Top executives from some of the world's largest computer hardware and software companies will meet with FBI Director Louis Freeh and Senator Dianne Feinstein on June 9 to discuss their differences over government limitations over encryption technology.

Though a final list of attendees remains in flux, Microsoft Chairman Bill Gates, Netscape CEO James Barksdale, America Online Chairman Steve Case, AT&T CEO Michael Armstrong, Sun Chairman and CEO Scott McNealy and MCI President Timothy Price are all expected to attend.

Officials were careful not to term the meeting a negotiation but the event marks a watershed in the encryption debate: never before have top executives from major suppliers of encryption technology met directly with the FBI, their main nemesis in a fight that has dragged on for more than five years in the nation's capital.

Information technology executives are expected to tell Freeh that their future viability demands strong data-scrambling equipment to keep bank transactions, medical records, children's e-mail and a whole host of other sensitive data secure on the Internet.

Freeh, in turn, will argue law enforcement's view of encryption: that encryption's ability to encode data and phone calls threatens wiretapping capabilities that law enforcement desperately wants to preserve. He is expected to repeat his demand that all encryption technologies include technical back doors so that police can read the encoded messages with spare "keys" available through court order or other lawful access.

Industry and civil libertarians have rejected that approach, warning that such an arrangement threatens not only abuse by rogue cops but the creation of key repositories which would prove irresistible targets to commercially and politically motivated spies and saboteurs. Given the United States' dependence on computer networks for finance, medicine, utilities and other services, many security experts have condemned the plan as irresponsible on its face.

"Feinstein's agenda is if the CEOs hear only what Louis Freeh has to say, then somehow they'll agree with him," said Peter Harter, policy counsel to Netscape. "I appreciate what she's doing, but I know there's still reluctance on the part of some of the CEOs." Netscape's Barksdale had agreed to attend nonetheless, Harter said.

FBI Special Agent Charles Barry Smith said Freeh was eager to meet with the CEOs, but seemed to distance his boss from the encounter. "This is a meeting Senator Feinstein arranged," Smith said. "We're just participants in this."

Industry executives said the meeting is evidently in response to a letter delivered to Feinstein's office last March in which Silicon Valley executives told her they opposed current administration policy on encryption exports as well as FBI attempts to control domestic use of the technology.

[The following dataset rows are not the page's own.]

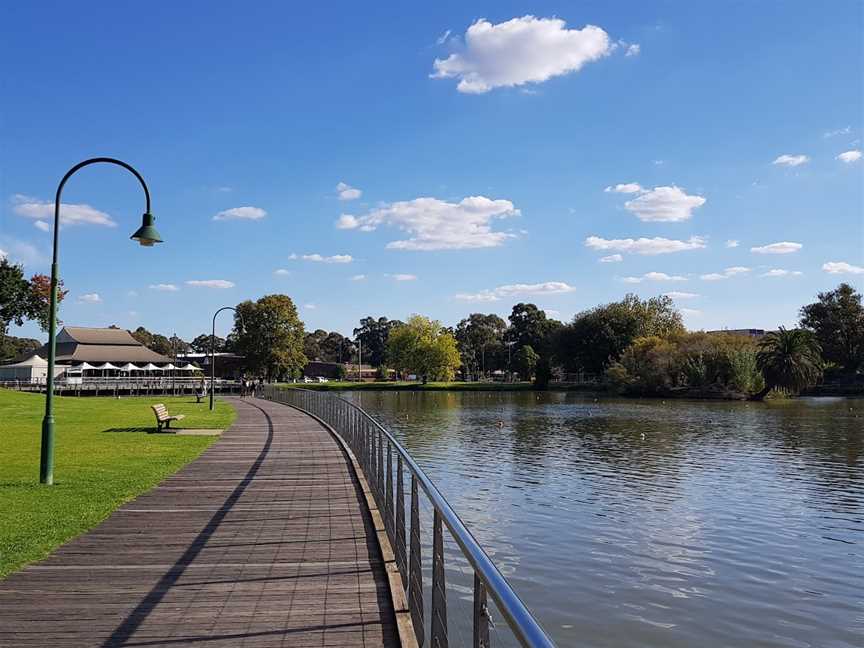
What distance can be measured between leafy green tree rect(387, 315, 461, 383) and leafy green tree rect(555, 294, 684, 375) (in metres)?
14.8

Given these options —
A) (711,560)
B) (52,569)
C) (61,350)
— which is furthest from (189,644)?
(61,350)

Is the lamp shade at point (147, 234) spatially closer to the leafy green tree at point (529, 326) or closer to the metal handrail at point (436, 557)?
the metal handrail at point (436, 557)

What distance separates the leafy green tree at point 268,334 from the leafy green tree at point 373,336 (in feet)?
262

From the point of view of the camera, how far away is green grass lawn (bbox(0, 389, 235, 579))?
7918 millimetres

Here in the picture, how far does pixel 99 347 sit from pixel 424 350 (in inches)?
1560

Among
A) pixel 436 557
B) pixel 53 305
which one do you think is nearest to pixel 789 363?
pixel 53 305

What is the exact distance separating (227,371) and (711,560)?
9249 centimetres

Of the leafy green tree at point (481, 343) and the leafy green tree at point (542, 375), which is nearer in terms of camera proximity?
the leafy green tree at point (542, 375)

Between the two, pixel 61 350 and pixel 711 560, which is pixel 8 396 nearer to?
pixel 711 560

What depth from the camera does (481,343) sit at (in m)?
136

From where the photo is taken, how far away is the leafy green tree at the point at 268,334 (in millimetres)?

Prior to the letter, Feinstein had said she had heard nothing from her own state's Silicon Valley on the issue - a contention that drew anger in high-tech circles when it was made.

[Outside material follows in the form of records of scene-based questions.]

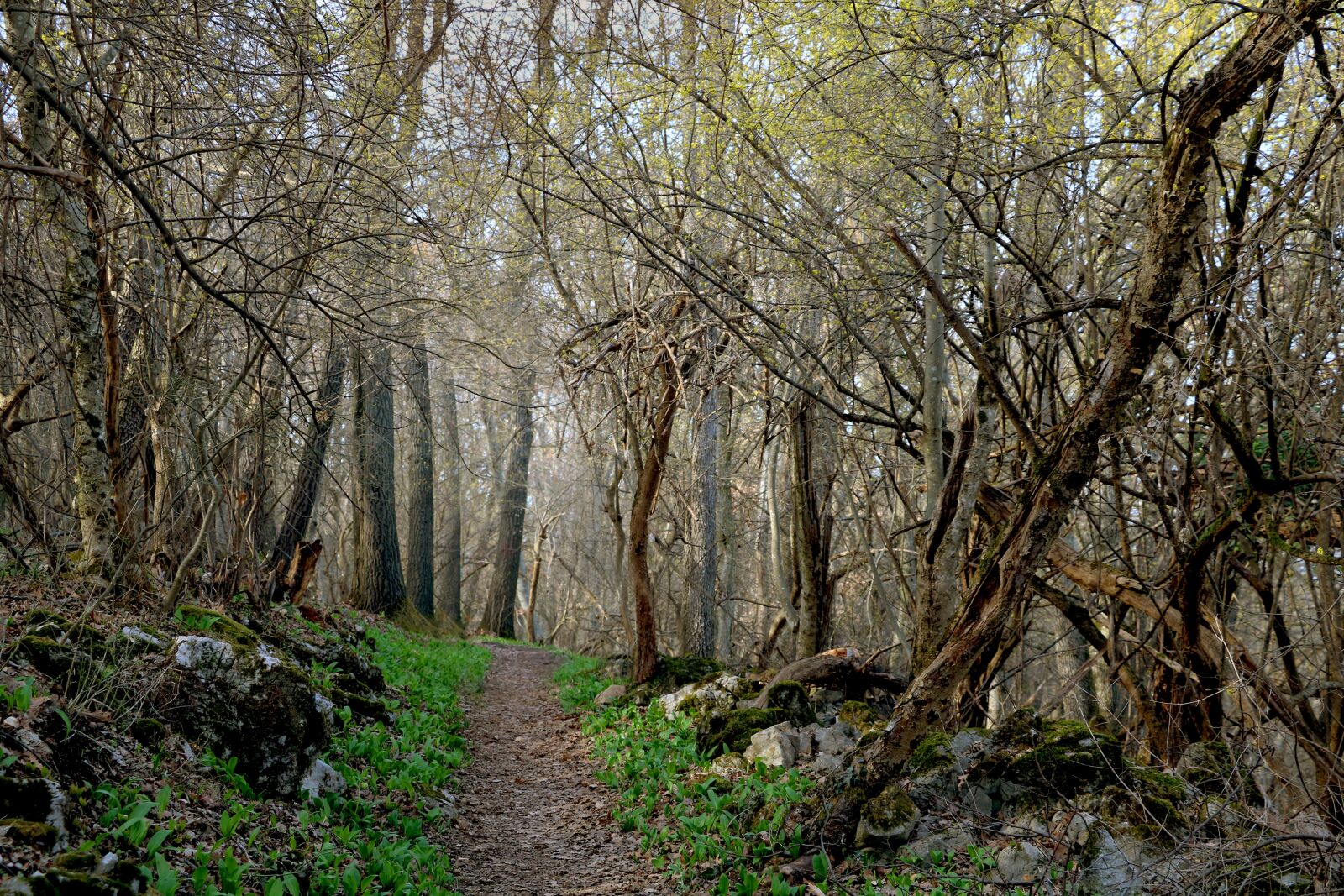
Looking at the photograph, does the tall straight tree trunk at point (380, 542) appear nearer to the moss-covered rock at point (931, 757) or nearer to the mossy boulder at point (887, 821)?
the moss-covered rock at point (931, 757)

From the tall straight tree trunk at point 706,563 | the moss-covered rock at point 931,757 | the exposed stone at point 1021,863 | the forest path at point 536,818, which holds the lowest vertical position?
the forest path at point 536,818

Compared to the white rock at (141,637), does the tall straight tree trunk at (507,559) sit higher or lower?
higher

Feinstein last year came out in support of the FBI's demand for controls on encryption worldwide. Current law controls export, but not domestic use, of encryption. Companies and activists alike have increased the pressure on Feinstein and her supporters since.

The recently formed Americans for Computer Privacy, for instance, elicited the support of Senate Judiciary members Senator John Ashcroft, and Senator Patrick Leahy, in drafting recent legislation that would guarantee Americans' right to use strong encryption at will while lifting nearly all restrictions on export of the technology abroad.

At the same time the bill also penalises use of encryption in commission of a crime and set up a research centre for law enforcement to study ways to attempt to break encrypted messages.

Civil libertarians have fought the last two provisions saying they can only cast legitimate use of encryption technology in an unfavourable light while inviting spy agencies skilled in encryption such as the National Security Agency into domestic affairs. Notably absent from the list of invitees: public interest groups who could argue for civil liberties without being subject to pressures companies may feel from an unfriendly bureaucracy.

Activists said they saw little hope for liberalisation as a result of the meeting.

"The only thing that can come out of this is the industry will cave into FBI pressure and will act contrary to the interests of the American public but in their own interest," Electronic Frontier Foundation Executive Director Barry Steinhardt said. "It's hard to imagine the FBI is going to back off because Bill Gates or Jim Barksdale is in the room."

Some industry lobbyists expressed misgivings as well. "They're going to get the scare speech," said one association executive who spoke only on the condition of anonymity. "When the next bomb goes off, they're going to be blamed."

Senator Feinstein's office failed to respond to repeated requests for an interview.